Für Vertrauen werben

Expertenkommission nimmt im AKW Krümmel Arbeit auf

Mit einer neu gegründeten Expertenkommission will Atomkraftwerks-Betreiber Vattenfall Europe verloren gegangenes Vertrauen in die Kernenergie zurückgewinnen. Im AKW Krümmel nahm die Gruppe heute ihre Arbeit auf. Umweltverbände kritisierten dies als "PR-Aktion".

Netzausbau Ökostrom© Gina Sanders / Fotolia.com

Geesthacht (ddp/sm) - Mit ersten Ergebnissen der Kommission wird jedoch nicht vor Mitte August gerechnet. Nach Angaben von Vattenfall-Geschäftsführer Reinhard Hassa steht der Termin für das Wiederanfahren des abgeschalteten Meilers noch nicht fest. Damit sei "nicht innerhalb der nächsten wenigen Wochen" zu rechnen. Hassa bezifferte den täglichen Produktionsausfall in den beiden abgeschalteten AKW Krümmel und Brunsbüttel auf insgesamt eine Million Euro. Der Image-Verlust bei den Kunden sei jedoch nicht bezifferbar.

Laut Hassa werden aktuell in Krümmel 25 Millionen Euro für Sondermaßnahmen und die Revision verbaut. Allein für Sofortmaßnahmen wie Reparaturen nach dem Brand in einem Trafogebäude seien rund fünf Millionen Euro veranschlagt. Der Expertenkommission wurde außerdem ein Etat von fünf Millionen Euro zur Verfügung gestellt. Ob es bei dieser Summe bleiben werde, hänge von den Ergebnissen ab, da die Analysen des Zwischenfalls noch nicht abgeschlossen seien. Derzeit wird ein Ersatz-Trafo für das ausgebrannte Aggregat eingebaut.

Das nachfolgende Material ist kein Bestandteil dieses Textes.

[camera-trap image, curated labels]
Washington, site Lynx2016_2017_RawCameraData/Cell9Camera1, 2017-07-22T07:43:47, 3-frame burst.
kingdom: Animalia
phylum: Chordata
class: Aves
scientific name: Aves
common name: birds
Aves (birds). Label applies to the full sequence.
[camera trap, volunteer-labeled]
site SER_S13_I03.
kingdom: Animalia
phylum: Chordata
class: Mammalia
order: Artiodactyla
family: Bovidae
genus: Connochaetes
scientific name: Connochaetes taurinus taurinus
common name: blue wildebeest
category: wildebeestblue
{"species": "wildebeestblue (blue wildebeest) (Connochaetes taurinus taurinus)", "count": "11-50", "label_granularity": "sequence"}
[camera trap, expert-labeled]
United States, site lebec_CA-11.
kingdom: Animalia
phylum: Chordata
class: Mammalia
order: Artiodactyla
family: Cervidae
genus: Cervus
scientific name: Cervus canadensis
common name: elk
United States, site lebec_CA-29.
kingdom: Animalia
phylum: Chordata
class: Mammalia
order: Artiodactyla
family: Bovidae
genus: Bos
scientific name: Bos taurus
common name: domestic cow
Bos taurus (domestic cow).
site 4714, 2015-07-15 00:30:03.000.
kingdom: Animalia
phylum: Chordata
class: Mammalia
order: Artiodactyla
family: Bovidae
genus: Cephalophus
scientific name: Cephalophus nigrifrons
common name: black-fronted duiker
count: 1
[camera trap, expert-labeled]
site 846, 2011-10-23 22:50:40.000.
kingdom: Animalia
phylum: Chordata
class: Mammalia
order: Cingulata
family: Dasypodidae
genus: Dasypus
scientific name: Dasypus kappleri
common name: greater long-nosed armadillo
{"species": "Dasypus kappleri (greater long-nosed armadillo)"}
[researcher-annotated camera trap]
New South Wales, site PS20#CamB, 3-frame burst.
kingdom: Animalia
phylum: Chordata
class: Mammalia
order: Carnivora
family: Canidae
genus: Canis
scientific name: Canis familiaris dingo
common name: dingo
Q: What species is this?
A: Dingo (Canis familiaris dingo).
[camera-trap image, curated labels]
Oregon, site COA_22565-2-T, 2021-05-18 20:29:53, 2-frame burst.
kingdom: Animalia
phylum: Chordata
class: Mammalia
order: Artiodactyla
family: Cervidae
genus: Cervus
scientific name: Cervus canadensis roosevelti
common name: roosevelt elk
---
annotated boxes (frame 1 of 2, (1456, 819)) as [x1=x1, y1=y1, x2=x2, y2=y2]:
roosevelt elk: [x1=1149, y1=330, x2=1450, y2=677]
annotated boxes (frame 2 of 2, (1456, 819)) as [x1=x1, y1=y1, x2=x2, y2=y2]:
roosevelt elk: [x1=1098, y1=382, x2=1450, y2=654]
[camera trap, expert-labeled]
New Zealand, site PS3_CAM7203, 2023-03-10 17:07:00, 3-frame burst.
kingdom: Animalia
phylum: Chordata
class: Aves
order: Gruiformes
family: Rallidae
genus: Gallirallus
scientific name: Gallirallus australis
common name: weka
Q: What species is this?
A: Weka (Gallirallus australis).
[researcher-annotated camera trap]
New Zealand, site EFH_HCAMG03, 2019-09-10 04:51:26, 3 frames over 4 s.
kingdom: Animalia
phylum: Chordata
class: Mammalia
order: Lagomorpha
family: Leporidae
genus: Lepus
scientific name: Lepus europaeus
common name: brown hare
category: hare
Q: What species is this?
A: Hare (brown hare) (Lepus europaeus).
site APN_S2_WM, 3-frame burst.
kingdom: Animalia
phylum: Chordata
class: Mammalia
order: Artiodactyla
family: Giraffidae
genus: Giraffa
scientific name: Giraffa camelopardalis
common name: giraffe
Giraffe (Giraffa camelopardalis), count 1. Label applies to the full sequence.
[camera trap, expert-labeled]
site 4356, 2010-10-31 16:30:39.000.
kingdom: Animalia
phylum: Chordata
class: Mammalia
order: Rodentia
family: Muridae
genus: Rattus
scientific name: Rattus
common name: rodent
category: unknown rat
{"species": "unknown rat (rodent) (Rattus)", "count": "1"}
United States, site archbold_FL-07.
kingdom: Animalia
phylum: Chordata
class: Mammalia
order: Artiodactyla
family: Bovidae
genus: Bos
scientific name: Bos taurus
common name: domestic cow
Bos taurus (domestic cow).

Nach Angaben von Banek hat sich am Donnerstag in Hannover erstmals eine gemeinsame Arbeitsgruppe Kommunikation aller deutschen AKW-Betreiber getroffen. Sie berate das Problem der so genannten Warten-Kommunikation, sagte Banek. Hintergrund sei das Missverständnis in der Steuerwarte des AKW Krümmel beim Brand am 28. Juni. Während des Störfalls hatte der Reaktorfahrer den Reaktordruck ohne nochmalige Rücksprache mit dem Schichtleiter schneller als nötig abgesenkt. Vor diesem Problem stünden alle AKW-Betreiber, da die entsprechenden Handlungsvorgaben bislang nicht eindeutig im Betriebshandbuch festgeschrieben seien.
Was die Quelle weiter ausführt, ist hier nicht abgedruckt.